The July trade deadline passed quietly in Philadelphia. Very quietly. The only momentous event of the day came later that evening when a few unnamed clubs who'd possibly been considering acquiring Cliff Lee breathed huge sighs of relief when the veteran left-hander left the game in the third inning with a recurrence of the elbow strain that had already sidelined him for two months of the season. Lee is done for the year if not career and his trade value is nil.

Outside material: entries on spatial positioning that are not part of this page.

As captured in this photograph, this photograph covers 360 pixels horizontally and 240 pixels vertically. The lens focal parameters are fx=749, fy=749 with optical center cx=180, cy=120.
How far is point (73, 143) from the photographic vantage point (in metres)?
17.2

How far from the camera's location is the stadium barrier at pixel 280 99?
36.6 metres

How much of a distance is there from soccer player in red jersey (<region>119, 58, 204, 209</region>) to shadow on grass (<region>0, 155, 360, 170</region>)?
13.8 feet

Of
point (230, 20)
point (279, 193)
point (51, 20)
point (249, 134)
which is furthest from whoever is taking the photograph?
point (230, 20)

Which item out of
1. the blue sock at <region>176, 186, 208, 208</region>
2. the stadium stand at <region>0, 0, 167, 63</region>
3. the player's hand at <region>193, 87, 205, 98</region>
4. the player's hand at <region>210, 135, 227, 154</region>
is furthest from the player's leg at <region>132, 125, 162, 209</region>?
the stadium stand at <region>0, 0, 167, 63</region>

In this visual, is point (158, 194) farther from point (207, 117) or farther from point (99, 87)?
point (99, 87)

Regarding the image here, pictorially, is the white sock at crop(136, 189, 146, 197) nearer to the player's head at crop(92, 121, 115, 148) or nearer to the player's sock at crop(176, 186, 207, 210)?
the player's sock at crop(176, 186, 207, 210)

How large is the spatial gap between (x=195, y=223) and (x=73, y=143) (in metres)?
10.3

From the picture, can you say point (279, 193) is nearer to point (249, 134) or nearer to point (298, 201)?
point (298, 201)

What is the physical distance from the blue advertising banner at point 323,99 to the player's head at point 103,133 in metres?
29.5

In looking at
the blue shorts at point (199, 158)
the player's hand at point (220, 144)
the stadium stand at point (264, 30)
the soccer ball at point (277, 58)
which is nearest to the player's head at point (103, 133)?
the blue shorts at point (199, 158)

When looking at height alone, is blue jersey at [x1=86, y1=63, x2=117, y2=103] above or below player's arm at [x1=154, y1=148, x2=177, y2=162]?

Indeed, nil was the watchword in Philadelphia. The Phils had nothing especially valuable to trade and potential partners had even less they were willing to offer. The Phillies' alleged brain trust has finally come to the conclusion reached unanimously elsewhere that the rebuilding must begin. The trouble is a team cannot rebuild overnight, especially not these days when free agency isn't what it once was with most teams locking up potential free agents with lucrative long-term deals. The Phils are going to have to rebuild slowly the old-fashioned way, by developing players. They did it within recent memory, developing Cole Hamels, Chase Utley, Ryan Howard and Carlos Ruiz, but they didn't do it after that bumper crop and now the farm system is bare.
The danger that looms, and thus the watch noted above, is the Phillies will make an especially desperate move and trade Cole Hamels for prospects. To be sure, these prospects will be highly touted, but prospects are prospects, for all that, as Robert Burns never said. Without Hamels, the Phils will not have one certified front line pitcher.
The counter argument is that Hamels will be the lone member of a pitiful staff come next year and will find even less run support from the cast of has-beens and never-weres surrounding him than he has the past two seasons. Hamels soldiers on, but he has allowed in public he isn't thrilled with the Phillies' offense. It won't get better in the foreseeable future. How much losing can Hamels endure? For his sake, I hope he is traded to a winning team. For our sakes I hope he remains; as Matt Gelb pointed out the other day, at least every fifth day should provide some hope with Hamels on the team.
Ruben Amaro has shown a strong willingness to overspend for and misjudge talent, so one can hardly be sanguine about the prospects he would acquire by trading Hamels or any other commodity of value on the current roster. Some in town are giving him credit for not panicking last week and making some bad deals. If these people want to keep score, Amaro's sudden caution hardly evened his ledger.